Но он не может понять и прочувствовать то, по-видимому, чисто восточное состояние, когда человек, не убив, не украв и так далее, тем не менее не может позволить себе быть естественным, должен всю жизнь очень обдуманно, осторожно высказываться, скован вечно, хронически, до гроба – и бледнеет от страха уже при одной мысли, что в любой момент, в любую секунду жизни он не гарантирован от того, что “придут”, “будут проверять”, “чистить”, “обыскивать”, засекут, что он сболтнул лишнее, заподозрят его в непозволительных убеждениях и мыслях. Вот этот страх.
“То есть я умом как-то это осмысливаю, – говорил молодой актер. – Но сам этого никогда не чувствовал, я как-то с детства – рос, учился, жил, не боясь, и не могу вообразить, наверное, как живущий на экваторе не может вообразить, как это: замерзнуть от мороза. То есть он может заглянуть в холодильник, подержать в руках кусок льда, и все же это не то. Я не боялся в жизни, как вы, меня не арестовывали, не сидел в лагере… Просто отчаяние берет, до чего благополучная, бедная опытом жизнь”.
Слушая эту историю, я ощутил какую-то горечь или безнадежное чувство зависти. Имея по самые уши этого самого “опыта”, о котором он тоскует, я бы охотно отдал его именно за самую “бедную”, благополучную, рядовую жизнь без страха. Как пораженный на всю жизнь полиомиелитом, не задумываясь, променял бы свои костыли и весь свой опыт калеки на возможность быть просто здоровым.

▸ **Цель задания**: Подхватите текст о страхе и жизни без страха и продолжите его после последнего предложения. Записи здесь не понадобятся.

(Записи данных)
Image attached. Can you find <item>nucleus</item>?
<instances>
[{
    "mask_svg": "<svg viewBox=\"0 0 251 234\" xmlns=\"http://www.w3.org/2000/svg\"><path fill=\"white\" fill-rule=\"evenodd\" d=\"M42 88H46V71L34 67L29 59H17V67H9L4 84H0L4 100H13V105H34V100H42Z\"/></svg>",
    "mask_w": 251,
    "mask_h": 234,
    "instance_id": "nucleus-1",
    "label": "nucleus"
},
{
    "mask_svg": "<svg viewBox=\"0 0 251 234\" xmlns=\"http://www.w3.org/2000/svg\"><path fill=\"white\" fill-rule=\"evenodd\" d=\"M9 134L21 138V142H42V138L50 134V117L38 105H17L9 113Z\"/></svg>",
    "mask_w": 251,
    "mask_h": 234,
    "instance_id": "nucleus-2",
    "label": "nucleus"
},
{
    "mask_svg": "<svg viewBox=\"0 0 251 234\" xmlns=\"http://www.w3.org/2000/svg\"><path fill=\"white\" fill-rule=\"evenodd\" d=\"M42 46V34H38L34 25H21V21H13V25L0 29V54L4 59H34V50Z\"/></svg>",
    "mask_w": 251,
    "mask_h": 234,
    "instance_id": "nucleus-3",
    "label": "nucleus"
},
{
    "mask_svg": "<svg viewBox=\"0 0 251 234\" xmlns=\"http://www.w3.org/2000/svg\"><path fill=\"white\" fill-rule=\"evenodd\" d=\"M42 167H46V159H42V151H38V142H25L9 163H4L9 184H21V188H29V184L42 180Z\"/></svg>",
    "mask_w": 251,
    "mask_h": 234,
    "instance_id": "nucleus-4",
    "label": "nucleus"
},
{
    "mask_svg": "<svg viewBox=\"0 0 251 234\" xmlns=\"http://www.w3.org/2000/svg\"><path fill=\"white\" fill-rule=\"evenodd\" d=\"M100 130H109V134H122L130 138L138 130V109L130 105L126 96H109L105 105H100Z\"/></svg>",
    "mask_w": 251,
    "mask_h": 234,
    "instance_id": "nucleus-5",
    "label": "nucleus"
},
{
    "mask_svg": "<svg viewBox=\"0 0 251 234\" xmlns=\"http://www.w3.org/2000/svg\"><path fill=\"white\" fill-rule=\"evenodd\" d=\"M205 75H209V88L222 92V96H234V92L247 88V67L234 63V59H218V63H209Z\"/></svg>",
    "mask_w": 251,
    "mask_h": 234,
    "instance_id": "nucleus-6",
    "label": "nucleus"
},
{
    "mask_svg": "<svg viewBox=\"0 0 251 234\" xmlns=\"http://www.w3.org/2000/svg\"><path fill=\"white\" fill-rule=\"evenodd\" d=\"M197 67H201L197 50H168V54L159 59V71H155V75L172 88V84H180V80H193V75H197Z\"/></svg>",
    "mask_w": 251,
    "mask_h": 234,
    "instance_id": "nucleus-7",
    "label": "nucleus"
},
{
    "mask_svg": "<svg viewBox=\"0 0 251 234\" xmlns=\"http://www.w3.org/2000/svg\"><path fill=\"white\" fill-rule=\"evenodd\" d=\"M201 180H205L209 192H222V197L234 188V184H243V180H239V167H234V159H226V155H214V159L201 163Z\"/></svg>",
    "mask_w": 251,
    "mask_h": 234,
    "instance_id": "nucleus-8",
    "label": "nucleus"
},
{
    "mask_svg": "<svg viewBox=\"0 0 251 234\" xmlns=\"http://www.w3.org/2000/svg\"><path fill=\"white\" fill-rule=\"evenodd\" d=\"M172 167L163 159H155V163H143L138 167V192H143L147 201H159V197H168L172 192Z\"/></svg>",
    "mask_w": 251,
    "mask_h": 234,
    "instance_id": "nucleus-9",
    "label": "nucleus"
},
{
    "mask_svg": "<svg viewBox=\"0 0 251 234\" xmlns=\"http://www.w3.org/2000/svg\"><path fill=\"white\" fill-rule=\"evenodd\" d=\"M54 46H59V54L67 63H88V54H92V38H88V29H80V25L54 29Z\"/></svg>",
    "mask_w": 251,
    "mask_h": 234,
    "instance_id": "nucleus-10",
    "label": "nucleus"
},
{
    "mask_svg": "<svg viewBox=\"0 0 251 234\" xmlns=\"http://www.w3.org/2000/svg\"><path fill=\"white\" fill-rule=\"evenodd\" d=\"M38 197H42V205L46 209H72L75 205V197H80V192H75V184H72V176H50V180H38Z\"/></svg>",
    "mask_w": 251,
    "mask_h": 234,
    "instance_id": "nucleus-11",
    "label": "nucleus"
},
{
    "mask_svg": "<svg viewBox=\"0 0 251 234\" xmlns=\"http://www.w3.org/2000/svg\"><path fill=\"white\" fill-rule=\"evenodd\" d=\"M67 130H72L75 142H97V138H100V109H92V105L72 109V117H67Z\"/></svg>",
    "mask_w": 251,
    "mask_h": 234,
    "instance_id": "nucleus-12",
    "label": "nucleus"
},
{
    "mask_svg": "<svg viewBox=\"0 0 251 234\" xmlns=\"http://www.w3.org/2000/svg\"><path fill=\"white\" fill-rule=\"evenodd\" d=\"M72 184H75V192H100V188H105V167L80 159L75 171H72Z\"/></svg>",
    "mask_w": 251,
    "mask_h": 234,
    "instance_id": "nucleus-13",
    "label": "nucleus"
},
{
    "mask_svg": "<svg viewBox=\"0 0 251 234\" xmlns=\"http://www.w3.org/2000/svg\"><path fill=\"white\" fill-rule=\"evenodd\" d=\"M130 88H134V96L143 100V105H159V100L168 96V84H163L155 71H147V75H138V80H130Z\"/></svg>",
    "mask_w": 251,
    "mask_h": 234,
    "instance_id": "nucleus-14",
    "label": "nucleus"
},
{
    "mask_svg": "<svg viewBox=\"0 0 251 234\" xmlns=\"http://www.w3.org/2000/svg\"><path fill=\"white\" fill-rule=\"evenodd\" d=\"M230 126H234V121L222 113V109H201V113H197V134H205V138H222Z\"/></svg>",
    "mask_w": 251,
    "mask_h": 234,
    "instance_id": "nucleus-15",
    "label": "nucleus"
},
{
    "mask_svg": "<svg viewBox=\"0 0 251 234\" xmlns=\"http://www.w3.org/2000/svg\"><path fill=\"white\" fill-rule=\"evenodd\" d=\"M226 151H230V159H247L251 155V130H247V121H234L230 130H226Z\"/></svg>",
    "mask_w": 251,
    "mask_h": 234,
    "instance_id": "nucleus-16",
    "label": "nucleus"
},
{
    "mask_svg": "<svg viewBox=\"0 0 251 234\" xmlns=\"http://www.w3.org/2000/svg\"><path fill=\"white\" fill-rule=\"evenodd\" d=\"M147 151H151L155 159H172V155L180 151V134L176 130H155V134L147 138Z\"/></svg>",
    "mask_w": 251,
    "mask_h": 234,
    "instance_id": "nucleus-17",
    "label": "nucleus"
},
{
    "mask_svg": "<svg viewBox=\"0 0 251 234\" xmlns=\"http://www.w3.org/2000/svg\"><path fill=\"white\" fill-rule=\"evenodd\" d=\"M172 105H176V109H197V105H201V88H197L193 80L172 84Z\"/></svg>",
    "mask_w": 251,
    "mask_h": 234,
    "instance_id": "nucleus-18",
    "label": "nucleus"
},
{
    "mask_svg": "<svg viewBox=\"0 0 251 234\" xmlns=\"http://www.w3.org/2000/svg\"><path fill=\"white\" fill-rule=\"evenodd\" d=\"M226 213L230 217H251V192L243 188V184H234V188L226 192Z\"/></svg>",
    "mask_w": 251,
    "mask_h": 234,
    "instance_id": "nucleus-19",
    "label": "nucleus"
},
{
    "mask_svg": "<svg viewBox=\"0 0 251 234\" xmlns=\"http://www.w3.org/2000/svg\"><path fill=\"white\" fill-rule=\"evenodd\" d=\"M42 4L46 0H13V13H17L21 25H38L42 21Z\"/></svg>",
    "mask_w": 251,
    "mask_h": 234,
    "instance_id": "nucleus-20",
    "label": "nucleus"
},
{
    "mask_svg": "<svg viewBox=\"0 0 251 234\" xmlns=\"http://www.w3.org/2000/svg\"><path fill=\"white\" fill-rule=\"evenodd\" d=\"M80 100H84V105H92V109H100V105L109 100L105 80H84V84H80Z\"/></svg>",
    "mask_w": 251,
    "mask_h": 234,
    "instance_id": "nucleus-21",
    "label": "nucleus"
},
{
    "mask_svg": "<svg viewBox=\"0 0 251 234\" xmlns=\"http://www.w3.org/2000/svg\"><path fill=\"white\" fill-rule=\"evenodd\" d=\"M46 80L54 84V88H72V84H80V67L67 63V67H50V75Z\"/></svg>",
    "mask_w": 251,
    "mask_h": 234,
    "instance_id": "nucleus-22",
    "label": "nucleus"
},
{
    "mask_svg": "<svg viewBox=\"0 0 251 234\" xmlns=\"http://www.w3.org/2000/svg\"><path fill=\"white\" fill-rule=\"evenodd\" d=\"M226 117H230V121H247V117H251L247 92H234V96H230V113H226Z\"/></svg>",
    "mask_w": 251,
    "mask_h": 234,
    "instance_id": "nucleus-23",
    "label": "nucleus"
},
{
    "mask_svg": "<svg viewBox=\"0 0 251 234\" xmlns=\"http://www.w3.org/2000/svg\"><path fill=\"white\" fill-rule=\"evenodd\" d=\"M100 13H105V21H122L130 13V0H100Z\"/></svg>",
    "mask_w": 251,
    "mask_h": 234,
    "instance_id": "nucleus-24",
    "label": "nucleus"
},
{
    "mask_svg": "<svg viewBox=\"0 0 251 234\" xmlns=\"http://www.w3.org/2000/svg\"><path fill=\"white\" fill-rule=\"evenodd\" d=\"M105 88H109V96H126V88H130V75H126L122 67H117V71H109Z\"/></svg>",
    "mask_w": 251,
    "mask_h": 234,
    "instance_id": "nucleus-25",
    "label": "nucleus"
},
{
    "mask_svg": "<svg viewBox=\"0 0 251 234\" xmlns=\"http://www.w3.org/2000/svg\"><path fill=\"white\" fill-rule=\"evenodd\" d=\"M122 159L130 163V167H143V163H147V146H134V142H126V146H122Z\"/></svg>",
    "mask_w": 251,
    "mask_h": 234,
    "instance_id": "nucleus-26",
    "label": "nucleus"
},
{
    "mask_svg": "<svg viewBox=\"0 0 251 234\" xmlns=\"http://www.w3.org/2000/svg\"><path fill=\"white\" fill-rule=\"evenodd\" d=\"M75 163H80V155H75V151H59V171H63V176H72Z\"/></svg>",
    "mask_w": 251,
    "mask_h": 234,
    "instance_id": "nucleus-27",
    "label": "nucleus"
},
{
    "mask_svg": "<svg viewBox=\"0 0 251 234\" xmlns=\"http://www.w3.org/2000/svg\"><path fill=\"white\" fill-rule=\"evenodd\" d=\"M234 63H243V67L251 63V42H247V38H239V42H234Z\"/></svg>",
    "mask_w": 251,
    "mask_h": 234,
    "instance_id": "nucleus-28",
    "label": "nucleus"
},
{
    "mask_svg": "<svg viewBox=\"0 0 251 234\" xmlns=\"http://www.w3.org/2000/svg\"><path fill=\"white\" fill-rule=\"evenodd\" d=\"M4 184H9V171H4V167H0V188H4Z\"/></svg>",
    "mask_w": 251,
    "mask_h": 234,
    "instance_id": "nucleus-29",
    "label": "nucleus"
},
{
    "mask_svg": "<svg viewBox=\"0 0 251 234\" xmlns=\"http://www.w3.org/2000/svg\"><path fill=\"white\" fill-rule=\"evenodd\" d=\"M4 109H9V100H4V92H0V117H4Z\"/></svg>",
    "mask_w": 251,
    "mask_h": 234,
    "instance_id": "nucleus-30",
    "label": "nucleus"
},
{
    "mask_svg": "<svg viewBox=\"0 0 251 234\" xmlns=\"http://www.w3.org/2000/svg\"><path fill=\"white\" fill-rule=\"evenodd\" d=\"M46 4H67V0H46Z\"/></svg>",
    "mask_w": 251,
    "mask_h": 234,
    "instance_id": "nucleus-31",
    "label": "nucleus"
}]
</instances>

▸ **Итог задания**:
Именно такими глазами калеки от рождения я смотрю на живых, естественных детей и молодежь в Англии – какие они свободные, раскованные, непуганые – и думаю: “Везет некоторым!” А они, конечно, недовольны, имеют претензии к жизни, недостаточно осыпавшей их испытаниями.
Это у Гоголя Собакевич сокрушается, что имеет железное здоровье: ни разу в жизни не болел, ни малейшей простуды хотя бы. А Чичиков думает: эк его, нашел на что жаловаться…
Да, попробуй такому, никогда не болевшему, объяснить, что такое болезнь. Ты, пролежавший всю жизнь в больнице. Да, если хотите, все наше общество в СССР больно. Страхом. Да так, что уже и забывается, и не представляется: как же иначе можно, и вообще, бывает ли? Именно поэтому молодые советские актеры, играя дерзких персонажей в пьесе западного автора, изображают их как нарушителей-вольнодумцев, которых вот-вот арестуют. Это очень смешно. Вольнодумцем на Западе вольно быть. Каждому. Если хочет, пусть себе вольнодумствует, а мы послушаем: кто знает, может, и дельное что-то скажет – но это же естественно, безобидно, нормально и банально. Никому в голову не приходит, что это страшно.
В первые времена моей жизни вне Советского Союза я ловил себя на мысли: “Боже, что это я говорю, разве можно такое вслух говорить?!” И тут же потрясенно вспоминал: “Можно. Можно все”.
Как изголодавшийся, я накинулся на эту дивную, невероятную возможность, так бы сказать, пировал, объедался, пробовал на все лады – ничего, кроме перспективы, что за тобой установится репутация невыносимо говорливого, да и только. Я бы, не боясь, сравнил это с бегом на длинную дистанцию после сорокалетнего лежания в постели с парализованными ногами.
Все без исключения люди, оставившие СССР, с которыми я говорил на эту тему, подтверждают, что с ними было то же самое: они, так сказать, поначалу слишком много, в кавычках, “бегали”, “прыгали”, удивляясь, что это возможно, что это получается, – и тогда спрашивается, зачем и как же это было можно жить до сих пор прикованным, так сказать, к “постели”.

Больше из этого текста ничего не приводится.